**Check your understanding:**
1: Translate this sentence from the article on EU contingency planning for a Greek euro exit into Spanish: "EU officials have told Reuters the ideas are part of a range of contingency plans."
2: Please reproduce the article on EU contingency planning for a Greek euro exit from "Belgium’s finance minister, Steve" up to and including "abandoning the currency.".

**Provided passage:**
━━━━━━━━
Tuesday, June 12, 2012

EU planning for worst-case scenario in case of Greek eurozone exit


By Luke Baker, Reuters

BRUSSELS – European finance officials have discussed as a worst-case scenario limiting the size of withdrawals from ATM machines, imposing border checks and introducing capital controls in at least Greece should Athens decide to leave the euro.

EU officials have told Reuters the ideas are part of a range of contingency plans. They emphasized that the discussions were merely about being prepared for any eventuality rather than planning for something they expect to happen — no one Reuters has spoken to expects Greece to leave the single currency area.

Belgium’s finance minister, Steve Vanackere, said at the end of May that it was a basic function of each eurozone member state to be prepared for problems. These discussions appear to be in that vein.s

But with increased political uncertainty in Greece following the inconclusive election on May 6 and ahead of a second election on June 17, there is now an increased need to have contingencies in place, the EU sources said.

The discussions have taken place in conference calls over the past six weeks, as concerns have grown that a radical-left coalition, SYRIZA, may win the second election, increasing the risk that Greece could renege on its EU/IMF bailout and therefore move closer to abandoning the currency.
━━━━━━━━
**Data section:**
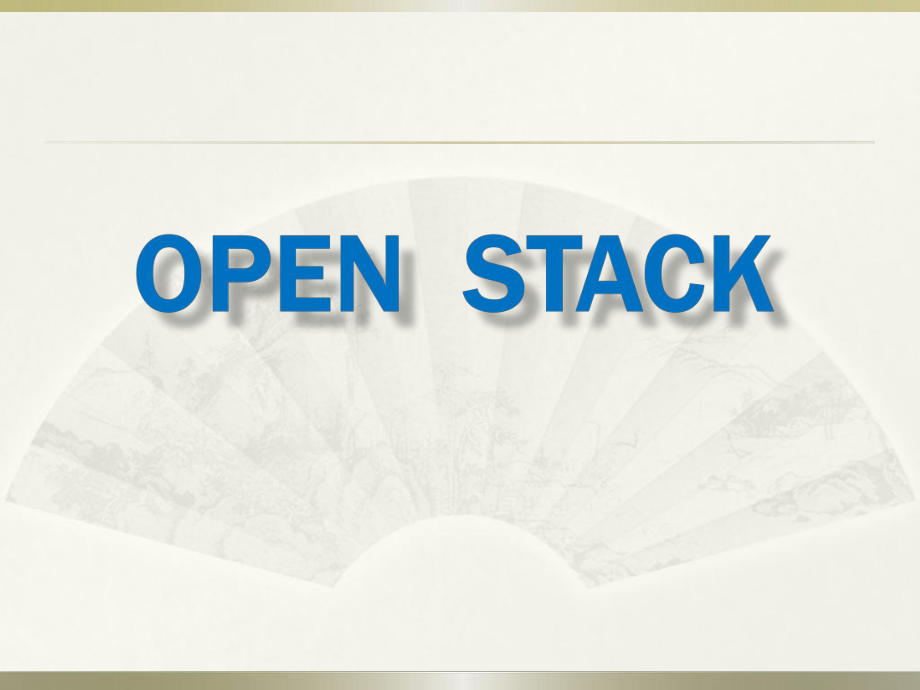 openstack云计算平台搭建.pptx_第1页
━━━━━━━━
**Solutions to the problems:**
1: Funcionarios de la UE han dicho a Reuters que las ideas forman parte de una serie de planes de contingencia.

2:
Belgium’s finance minister, Steve Vanackere, said at the end of May that it was a basic function of each eurozone member state to be prepared for problems. These discussions appear to be in that vein.s

But with increased political uncertainty in Greece following the inconclusive election on May 6 and ahead of a second election on June 17, there is now an increased need to have contingencies in place, the EU sources said.

The discussions have taken place in conference calls over the past six weeks, as concerns have grown that a radical-left coalition, SYRIZA, may win the second election, increasing the risk that Greece could renege on its EU/IMF bailout and therefore move closer to abandoning the currency.